Shaving bowls were used by barbers and were indispensable in the Dutch household too. They were made of earthenware, pewter, copper and even silver. Beside their function as a shaving utensil, they had an alternative use, namely to let blood from a vein in the arm during blood-letting. This was a medical procedure thought to drain bad blood from the system, which was also performed by the barber/surgeon. In the seventeenth century, regulations were put in place in England to govern what barbers were permitted to do. Thus they became confined to bloodletting and treating external diseases. In Prussia the barbers' and the surgeons' guild joined in 1779, and it was said of great Prussian surgeons that they had risen "up from the barber's bowl”. Both purposes explain the semi-circular saving. The two holes in the rim are for a cord or string. A shaving basin with the actual silk string still attached was excavated in Amsterdam. The string was used to suspend it from the client's neck to catch lather and water during shaving, or to hang the bowl on the wall thus implying that owners also appreciated the bowl for its decorative value as well as its function. Shaving bowls can be seen hanging on the wall as such in some dollhouses.

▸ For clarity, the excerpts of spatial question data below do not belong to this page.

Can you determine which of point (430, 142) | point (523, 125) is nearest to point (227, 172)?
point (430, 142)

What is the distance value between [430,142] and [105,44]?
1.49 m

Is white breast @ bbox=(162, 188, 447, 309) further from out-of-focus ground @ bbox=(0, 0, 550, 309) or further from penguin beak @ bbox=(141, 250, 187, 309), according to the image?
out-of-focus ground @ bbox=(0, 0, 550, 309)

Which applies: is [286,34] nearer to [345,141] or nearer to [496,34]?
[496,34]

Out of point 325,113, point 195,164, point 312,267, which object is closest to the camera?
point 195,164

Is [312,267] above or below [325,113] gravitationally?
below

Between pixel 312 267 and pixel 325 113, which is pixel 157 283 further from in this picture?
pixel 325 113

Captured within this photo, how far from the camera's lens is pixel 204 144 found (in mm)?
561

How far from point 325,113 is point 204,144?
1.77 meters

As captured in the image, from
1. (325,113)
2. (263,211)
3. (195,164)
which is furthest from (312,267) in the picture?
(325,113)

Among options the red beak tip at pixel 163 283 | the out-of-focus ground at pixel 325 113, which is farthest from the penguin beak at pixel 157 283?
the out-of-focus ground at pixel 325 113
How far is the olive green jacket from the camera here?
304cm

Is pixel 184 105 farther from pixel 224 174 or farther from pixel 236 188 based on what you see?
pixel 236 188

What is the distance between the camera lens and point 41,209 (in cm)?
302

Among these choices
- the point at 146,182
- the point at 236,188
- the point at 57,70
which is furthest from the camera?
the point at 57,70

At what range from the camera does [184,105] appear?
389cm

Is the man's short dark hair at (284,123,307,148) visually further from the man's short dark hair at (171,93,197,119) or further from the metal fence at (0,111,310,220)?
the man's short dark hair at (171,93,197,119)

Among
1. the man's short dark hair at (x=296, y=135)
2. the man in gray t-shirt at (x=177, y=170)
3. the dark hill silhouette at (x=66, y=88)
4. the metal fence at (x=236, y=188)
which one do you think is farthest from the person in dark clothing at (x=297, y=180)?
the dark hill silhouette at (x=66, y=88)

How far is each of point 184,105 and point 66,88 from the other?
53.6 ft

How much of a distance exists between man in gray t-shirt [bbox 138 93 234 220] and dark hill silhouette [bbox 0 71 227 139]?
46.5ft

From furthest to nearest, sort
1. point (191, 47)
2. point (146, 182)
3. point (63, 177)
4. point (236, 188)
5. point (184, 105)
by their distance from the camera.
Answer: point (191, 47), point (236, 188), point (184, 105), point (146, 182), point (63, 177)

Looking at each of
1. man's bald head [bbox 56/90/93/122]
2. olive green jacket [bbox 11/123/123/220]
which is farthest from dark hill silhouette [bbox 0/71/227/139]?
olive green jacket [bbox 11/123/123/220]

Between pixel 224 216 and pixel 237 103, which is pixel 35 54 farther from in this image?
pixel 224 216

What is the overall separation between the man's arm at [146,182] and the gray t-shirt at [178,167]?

Cornelis Troost, Arlequin toovenaar en barbier, 1738, Mauritshuis, The Hague, Netherlands, inv. nr. 184. In spite of the satirical intent, the painting reflects actual usage.
The doll’s house of Petronella Dunois (1650-1695), c. 1676, Rijksmuseum, Amsterdam, the Netherlands, inv.nr. BK-14656. Two shaving dishes are suspended on the left wall.
Chinese shaving bowls usually have the holes in the footring instead of the rim. Most Japanese barber’s bowls are more or less rounded, whereas Chinese barber’s bowls usually are oval (for a Chinese example, please see the 'Sold Archives' object 2011301)
Larger pieces of Japanese porcelain such as plates, bowls and dishes, had a tendency to ‘sag’ during firing. That’s why they were often supported in the kiln by small stoneware pillars. After firing, these small cones or spurs which adhered to the base were knocked off, leaving behind small unglazed rough patches or spur marks on the base. The supports were arranged in X, Y or other patterns. Whether they have any relevance to dating or an attribution to a specific kiln is still unresolved. These spur marks are typically Japanese and are rarely seen on Chinese porcelain.
Condition: Some wear to the decoration due to use.